• **SOURCE TEXT**
__________________________________________________

The lizard pattern (TAP47 pattern or Leopard pattern for the French) is a family of many related designs of military camouflage pattern, first used by the French Army on uniforms from 1947 to the late 1980s. It was based on the British paratroopers' Denison smock. The use of the pattern is widespread in Africa, despite its association with France, because armed factions and militaries tend to obtain them from whichever source has it available.

There are two major types of lizard pattern, horizontal like the original French design, and vertical like the early variant developed by Portugal. In addition, the Vietnam War tigerstripe pattern is descended from Lizard.

__________________________________________________

• **STATED EXERCISE**
According to the text on the lizard camouflage pattern, what garment was the pattern based on?

Image-linked spatial questions:
__________________________________________________

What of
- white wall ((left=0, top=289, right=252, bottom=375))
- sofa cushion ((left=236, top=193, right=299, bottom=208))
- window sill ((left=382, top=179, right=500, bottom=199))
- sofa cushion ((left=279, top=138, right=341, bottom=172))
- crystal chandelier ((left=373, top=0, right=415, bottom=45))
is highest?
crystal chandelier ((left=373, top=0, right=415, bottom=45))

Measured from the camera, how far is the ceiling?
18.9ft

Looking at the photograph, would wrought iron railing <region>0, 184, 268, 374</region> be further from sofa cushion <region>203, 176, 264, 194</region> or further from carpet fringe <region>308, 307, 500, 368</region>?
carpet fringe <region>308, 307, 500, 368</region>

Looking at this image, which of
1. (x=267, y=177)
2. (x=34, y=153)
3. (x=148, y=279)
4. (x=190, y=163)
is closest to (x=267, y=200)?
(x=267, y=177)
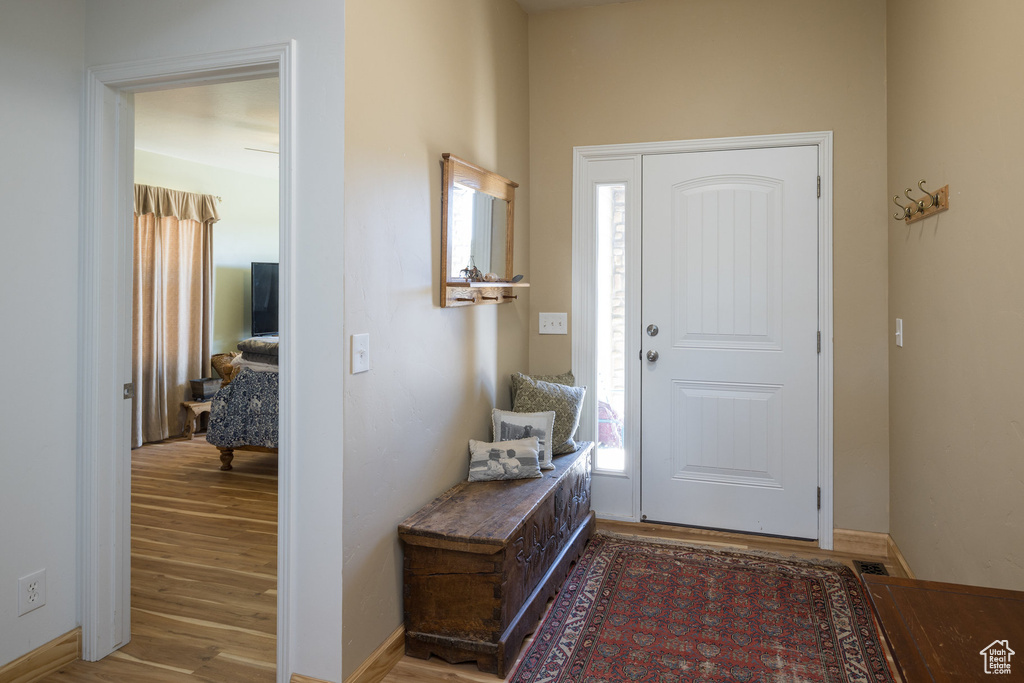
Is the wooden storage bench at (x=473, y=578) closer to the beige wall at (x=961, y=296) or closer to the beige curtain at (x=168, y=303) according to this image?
the beige wall at (x=961, y=296)

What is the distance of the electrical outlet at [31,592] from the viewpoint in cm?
217

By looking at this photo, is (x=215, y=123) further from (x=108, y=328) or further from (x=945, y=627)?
(x=945, y=627)

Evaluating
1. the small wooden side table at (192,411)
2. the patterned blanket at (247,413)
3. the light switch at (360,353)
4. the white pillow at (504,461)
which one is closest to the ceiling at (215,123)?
the patterned blanket at (247,413)

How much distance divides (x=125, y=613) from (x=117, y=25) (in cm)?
200

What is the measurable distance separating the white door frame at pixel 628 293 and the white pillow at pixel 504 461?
91cm

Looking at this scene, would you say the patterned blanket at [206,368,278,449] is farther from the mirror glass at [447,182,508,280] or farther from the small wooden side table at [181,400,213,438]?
the mirror glass at [447,182,508,280]

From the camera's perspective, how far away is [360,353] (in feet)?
6.97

__________________________________________________

• **EXERCISE ANSWER**
The British paratroopers' Denison smock.